● **TUJUAN TUGAS A**: Kutip ulang tanpa perubahan baris-baris cuplikan data, mulai dari baris yang memuat "Is [498,443] farther" sampai baris terakhir cuplikan data.

● **KUTIPAN TEKS**:

* * * * * * *

Bagi kalangan aktivis Nahdlatul Ulama (NU), Yaqut Cholil Qoumas bukan nama yang asing. Mungkin, langkah-langkah yang dilakukan Ketua Umum Gerakan Pemuda Ansor (GP Ansor) ini, bagi nahdliyyin, merupakan hal yang lumrah. Tapi, bagi saya, yang berkecimpung di Muhammadiyah dan belum lama mengenalnya, langkah-langkah Yaqut merupakan fenomena yang menarik.
Apa menariknya? Yang paling menonjol adalah kegigihannya dalam menjaga Negara Kesatuan Republik Indonesia (NKRI) dari rongrongan yang disebutnya para pengkhianat bangsa.
Banyak tokoh, organisasi atau kelompok, yang rajin meneriakkan NKRI harga mati, tapi maaf, dalam praktik, begitu mudah melecehkan orang atau kelompok lain hanya lantaran perbedaan suku atau agama. Menurut saya, mereka ini para munafik akut. Di ruang publik bersalaman, bahkan cipika-cipiki dengan tokoh-tokoh agama lain, tapi pada saat berada di komunitasnya sendiri tak henti-hentinya menanamkan stigma kafir. Kafir, dalam kitab suci agama-agama, selalu identik dengan keburukan dan nihilnya keselamatan.
Yaqut adalah tokoh umat yang jelas dan tegas sikapnya terhadap para munafik akut ini. Dan, untuk sikapnya itu ia kerap dirundung di sosial media, dan dianggap sebagai “munafik” juga karena dianggap berbaik-baik dengan orang-orang kafir. Yang menarik, para perundung Yaqut tidak ada yang berani terang-terangan, mereka biasanya memakai nama samaran yang pada era digital sekarang ini sesungguhnya mudah dilacak siapa nama yang sesungguhnya.
Kasus terbongkarnya sindikat menyebar berita bohong dan ujaran kebencian “Saracen” membuktikan bahwa, bersembunyi di balik nama-nama palsu pun akan tetap bisa dideteksi dan dijerat hukum. Dalam hal ini kita patut mengapresiasi keberhasilan Polri.

* * * * * * *

● **CUPLIKAN DATA**:
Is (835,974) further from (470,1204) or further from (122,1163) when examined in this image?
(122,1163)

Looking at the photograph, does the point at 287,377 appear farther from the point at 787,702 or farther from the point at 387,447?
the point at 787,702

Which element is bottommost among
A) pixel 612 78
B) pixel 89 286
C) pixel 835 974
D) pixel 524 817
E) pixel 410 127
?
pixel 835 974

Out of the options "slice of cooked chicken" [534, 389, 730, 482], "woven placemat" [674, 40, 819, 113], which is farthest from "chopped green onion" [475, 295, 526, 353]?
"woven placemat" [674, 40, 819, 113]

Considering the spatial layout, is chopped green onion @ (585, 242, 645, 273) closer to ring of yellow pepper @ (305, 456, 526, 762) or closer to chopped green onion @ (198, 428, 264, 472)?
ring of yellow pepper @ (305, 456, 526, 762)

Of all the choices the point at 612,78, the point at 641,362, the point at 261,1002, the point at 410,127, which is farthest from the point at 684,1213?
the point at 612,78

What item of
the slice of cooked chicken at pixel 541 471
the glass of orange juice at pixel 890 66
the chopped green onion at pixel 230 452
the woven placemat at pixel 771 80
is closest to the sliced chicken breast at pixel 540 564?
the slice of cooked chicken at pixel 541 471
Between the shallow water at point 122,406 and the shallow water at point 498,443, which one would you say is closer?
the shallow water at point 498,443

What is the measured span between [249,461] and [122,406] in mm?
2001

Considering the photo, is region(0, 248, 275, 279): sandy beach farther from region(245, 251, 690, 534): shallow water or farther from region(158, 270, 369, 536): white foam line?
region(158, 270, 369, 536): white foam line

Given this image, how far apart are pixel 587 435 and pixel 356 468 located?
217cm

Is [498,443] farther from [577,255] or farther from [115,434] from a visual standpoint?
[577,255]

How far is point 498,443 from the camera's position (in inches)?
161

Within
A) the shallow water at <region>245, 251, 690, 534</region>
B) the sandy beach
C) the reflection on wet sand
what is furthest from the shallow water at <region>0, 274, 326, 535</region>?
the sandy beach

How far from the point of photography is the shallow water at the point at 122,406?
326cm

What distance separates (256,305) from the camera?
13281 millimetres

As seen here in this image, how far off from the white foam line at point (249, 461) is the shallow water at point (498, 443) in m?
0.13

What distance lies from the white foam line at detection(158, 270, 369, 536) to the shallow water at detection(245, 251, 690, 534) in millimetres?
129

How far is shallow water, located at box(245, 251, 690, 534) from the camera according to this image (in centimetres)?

* * * * * * *

● **TUJUAN TUGAS B**: Dalam teks tentang Yaqut Cholil Qoumas, sebutkan setiap nama lengkap yang langsung diikuti singkatannya di dalam tanda kurung, beserta singkatan tersebut.

● **JAWABAN TUGAS A**:
Is [498,443] farther from [577,255] or farther from [115,434] from a visual standpoint?
[577,255]

How far is point 498,443 from the camera's position (in inches)?
161

Within
A) the shallow water at <region>245, 251, 690, 534</region>
B) the sandy beach
C) the reflection on wet sand
what is furthest from the shallow water at <region>0, 274, 326, 535</region>?
the sandy beach

How far from the point of photography is the shallow water at the point at 122,406?
326cm

What distance separates (256,305) from the camera?
13281 millimetres

As seen here in this image, how far off from the white foam line at point (249, 461) is the shallow water at point (498, 443) in m?
0.13

What distance lies from the white foam line at detection(158, 270, 369, 536) to the shallow water at detection(245, 251, 690, 534) in millimetres?
129

How far is shallow water, located at box(245, 251, 690, 534) from the camera according to this image (in centimetres)?

● **JAWABAN TUGAS B**:
- Nahdlatul Ulama (NU)
- Gerakan Pemuda Ansor (GP Ansor)
- Negara Kesatuan Republik Indonesia (NKRI)